You'd never guess it from looking at my office or the guest room (it's really time to invite some overnight guests so I have some incentive to get the leftover Christmas wrap and other clutter out of there), but we've been getting rid of stuff. It's time for some end-of-year sorting and clearing out. Okay, make that end-of-years, plural, starting with, oh, about 1992.
We've found the occasional almost-forgotten treasure and a certain amount of just plain junk. Most of the stuff, though, falls into that troublesome category of things that are obsolete or unused, but that are still too good to throw out. We have no need for them whatsoever, but theoretically at least, we might—someday. Or someone might. We just don't know when, how, or why we might ever use them.
Of course, that theoretical potential is exactly why they've been sitting around all this time gathering dust.
Why doesn't somebody hurry up and invent a recycling/transmogrifying machine? It would operate somewhat like the transporters from Star Trek. The machine would disassemble something down to its very atoms, but instead of putting it back together the way it was, it would reassemble those atoms into something new.
You'd put your old stuff—an IBM Selectric typewriter from 1979, say—into the machine, program the right settings, and press "start." After some whirring and beeping and a few flashing lights, out the other end would come a new laptop, a couple of e-readers, and a set of stainless steel tableware for eight. Oh, and that nine-sixteenths wrench that's missing from the socket set.
Just think of the possibilities. Outgrown jeans and old tee-shirts could be transformed into this year's fashion, or maybe a new pair of Carhartts coveralls. An old bicycle could become a new skateboard. Unwanted Christmas gifts could be transformed into just the thing you'd have bought for yourself. The lighted plastic "pig driveway markers" I got in a white elephant exchange could become a new pair of dress shoes that didn't pinch my toes. Fruitcake or gingersnaps could be transformed into dark chocolate.

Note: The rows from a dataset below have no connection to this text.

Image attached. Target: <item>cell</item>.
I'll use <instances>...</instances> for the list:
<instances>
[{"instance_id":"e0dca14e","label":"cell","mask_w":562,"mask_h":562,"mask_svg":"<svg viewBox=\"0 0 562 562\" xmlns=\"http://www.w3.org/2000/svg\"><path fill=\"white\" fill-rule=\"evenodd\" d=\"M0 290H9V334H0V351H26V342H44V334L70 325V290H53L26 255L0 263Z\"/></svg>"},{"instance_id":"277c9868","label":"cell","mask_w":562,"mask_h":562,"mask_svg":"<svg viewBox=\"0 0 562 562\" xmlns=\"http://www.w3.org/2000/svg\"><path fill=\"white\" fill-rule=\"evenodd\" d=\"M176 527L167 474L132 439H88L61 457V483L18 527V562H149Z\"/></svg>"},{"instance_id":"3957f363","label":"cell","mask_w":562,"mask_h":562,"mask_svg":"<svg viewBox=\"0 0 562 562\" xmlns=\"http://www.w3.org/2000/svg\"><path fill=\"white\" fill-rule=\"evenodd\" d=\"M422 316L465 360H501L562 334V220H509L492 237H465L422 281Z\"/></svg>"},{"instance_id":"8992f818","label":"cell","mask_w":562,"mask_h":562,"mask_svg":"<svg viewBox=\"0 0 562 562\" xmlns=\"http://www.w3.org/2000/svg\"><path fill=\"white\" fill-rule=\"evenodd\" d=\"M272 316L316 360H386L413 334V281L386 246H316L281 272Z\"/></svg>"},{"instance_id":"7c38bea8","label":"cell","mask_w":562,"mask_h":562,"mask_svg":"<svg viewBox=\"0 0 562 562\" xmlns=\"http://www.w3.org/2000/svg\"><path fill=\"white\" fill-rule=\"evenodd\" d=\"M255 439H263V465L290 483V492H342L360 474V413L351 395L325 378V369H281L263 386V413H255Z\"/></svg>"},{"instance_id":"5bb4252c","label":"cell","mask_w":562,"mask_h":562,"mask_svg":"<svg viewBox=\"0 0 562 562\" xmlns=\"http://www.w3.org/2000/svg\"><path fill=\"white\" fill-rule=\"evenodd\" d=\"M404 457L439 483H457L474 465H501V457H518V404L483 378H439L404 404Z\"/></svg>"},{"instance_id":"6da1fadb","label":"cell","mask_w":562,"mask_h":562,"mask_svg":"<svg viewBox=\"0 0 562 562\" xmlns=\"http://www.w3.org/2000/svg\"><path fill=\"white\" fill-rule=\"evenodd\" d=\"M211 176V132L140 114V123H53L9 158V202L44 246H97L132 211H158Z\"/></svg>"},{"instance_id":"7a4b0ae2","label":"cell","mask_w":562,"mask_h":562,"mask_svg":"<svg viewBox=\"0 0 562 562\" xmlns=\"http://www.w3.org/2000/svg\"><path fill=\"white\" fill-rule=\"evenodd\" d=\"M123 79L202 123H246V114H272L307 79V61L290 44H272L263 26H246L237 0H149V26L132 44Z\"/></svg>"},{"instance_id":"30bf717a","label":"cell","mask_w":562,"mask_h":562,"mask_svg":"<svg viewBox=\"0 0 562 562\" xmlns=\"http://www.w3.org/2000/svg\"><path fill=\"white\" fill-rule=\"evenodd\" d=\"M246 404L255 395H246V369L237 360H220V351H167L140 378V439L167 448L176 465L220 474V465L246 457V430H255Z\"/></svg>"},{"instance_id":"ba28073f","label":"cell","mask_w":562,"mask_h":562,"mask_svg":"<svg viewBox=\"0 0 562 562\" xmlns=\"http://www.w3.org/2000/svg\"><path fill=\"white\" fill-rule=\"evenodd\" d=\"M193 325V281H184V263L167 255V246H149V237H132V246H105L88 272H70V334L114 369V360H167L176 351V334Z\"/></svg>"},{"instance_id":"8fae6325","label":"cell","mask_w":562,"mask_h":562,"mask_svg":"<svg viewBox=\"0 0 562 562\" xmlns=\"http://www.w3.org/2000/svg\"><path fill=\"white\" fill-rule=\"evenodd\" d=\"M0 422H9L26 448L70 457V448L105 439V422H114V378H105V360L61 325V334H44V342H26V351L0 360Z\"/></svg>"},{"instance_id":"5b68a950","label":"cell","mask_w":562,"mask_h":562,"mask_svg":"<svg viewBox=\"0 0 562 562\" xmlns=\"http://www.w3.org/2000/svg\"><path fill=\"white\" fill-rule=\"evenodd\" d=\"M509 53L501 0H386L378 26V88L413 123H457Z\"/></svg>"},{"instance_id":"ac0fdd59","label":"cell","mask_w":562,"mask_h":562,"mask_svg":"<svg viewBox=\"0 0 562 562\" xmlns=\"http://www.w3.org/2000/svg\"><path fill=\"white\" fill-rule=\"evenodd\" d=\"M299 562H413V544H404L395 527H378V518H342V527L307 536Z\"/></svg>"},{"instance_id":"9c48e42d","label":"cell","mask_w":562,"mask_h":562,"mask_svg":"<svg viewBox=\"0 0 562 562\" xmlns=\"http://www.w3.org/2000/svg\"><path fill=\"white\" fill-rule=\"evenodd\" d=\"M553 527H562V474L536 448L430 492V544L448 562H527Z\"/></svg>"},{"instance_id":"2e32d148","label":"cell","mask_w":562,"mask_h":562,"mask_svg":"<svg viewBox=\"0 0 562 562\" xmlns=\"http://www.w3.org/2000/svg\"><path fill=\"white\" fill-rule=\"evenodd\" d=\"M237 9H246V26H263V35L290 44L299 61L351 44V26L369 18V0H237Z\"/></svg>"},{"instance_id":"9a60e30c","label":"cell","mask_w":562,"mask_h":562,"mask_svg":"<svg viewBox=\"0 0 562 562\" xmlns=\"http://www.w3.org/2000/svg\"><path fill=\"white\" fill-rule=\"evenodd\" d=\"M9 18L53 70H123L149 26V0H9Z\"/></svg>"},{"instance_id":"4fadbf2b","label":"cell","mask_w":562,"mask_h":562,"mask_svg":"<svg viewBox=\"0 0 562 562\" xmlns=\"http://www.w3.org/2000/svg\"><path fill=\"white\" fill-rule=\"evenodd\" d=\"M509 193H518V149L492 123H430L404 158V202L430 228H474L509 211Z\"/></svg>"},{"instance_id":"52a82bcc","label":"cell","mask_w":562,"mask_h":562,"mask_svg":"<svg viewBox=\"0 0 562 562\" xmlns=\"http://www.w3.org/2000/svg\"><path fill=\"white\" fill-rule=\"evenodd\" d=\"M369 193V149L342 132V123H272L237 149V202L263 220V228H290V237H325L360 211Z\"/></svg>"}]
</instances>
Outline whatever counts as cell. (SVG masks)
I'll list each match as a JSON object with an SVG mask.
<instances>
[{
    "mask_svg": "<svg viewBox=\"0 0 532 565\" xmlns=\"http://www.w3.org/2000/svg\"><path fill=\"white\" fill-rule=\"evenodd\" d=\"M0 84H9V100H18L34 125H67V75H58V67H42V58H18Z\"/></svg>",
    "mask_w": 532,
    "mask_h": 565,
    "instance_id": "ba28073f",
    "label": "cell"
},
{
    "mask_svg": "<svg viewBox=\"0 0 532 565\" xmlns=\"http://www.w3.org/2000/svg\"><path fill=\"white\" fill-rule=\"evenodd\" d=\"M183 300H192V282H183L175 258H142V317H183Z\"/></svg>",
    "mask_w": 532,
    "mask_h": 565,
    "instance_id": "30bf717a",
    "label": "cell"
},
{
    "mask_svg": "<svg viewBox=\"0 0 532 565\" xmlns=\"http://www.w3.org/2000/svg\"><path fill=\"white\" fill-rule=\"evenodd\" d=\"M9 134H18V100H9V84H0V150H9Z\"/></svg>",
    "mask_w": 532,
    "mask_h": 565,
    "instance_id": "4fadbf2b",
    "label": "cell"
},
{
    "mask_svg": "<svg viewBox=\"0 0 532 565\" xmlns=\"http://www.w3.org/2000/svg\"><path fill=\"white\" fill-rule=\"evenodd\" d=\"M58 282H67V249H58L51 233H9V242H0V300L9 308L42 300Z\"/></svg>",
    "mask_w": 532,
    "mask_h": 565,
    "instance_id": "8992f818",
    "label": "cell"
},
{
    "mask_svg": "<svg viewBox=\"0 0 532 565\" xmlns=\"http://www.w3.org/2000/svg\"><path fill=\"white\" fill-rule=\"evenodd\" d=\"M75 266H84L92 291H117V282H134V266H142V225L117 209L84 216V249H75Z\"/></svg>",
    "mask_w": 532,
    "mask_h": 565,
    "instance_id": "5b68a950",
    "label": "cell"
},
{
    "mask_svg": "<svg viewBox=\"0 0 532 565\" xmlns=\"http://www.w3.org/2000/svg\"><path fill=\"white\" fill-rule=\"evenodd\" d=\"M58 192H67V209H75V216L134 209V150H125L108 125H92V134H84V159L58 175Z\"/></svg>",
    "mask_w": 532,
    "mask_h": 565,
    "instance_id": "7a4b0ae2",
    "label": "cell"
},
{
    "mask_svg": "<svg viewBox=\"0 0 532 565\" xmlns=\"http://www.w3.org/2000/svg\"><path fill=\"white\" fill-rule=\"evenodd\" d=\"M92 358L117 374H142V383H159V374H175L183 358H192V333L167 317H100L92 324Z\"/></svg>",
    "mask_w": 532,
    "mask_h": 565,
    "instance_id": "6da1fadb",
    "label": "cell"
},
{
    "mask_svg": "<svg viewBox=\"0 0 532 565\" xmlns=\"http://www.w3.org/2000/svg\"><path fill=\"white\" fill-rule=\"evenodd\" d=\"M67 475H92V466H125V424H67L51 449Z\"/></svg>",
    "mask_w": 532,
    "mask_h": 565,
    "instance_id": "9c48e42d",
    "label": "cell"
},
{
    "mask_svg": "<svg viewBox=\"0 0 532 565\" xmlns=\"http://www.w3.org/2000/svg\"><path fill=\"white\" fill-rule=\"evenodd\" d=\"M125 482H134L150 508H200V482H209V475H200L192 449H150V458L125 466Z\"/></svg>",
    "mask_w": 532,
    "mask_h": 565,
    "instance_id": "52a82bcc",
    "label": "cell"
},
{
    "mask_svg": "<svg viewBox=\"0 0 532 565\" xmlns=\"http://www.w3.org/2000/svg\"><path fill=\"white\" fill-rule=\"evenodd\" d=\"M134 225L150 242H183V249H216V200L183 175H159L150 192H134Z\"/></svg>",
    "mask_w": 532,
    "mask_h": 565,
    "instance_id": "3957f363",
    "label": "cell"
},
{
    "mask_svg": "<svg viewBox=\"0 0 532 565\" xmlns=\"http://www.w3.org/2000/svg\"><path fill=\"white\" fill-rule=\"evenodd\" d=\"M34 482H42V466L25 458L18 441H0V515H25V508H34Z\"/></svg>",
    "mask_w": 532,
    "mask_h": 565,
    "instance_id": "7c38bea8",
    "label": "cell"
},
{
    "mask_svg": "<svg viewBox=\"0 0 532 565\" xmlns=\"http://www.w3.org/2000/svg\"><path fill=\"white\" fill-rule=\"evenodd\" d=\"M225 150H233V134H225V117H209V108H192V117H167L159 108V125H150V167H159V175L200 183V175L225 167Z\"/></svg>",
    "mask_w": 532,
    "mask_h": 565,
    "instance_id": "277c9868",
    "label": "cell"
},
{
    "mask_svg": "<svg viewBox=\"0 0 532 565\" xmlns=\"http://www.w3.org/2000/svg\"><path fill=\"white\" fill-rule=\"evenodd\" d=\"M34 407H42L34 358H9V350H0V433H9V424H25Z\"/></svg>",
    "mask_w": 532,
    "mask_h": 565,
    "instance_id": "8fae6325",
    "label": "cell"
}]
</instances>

Now, that would be regifting.
Of course, there are still a few technical details to iron out before such a machine could ever be perfected. And if it were ever to be made workable on a practical scale, it would completely disrupt the world's economic systems. We certainly wouldn't want to do that, given how perfectly everything seems to be working right now.
So it may be a while before the "Atomic Recyler" is on the market. In the meantime, does anyone out there want a perfectly good Selectric typewriter?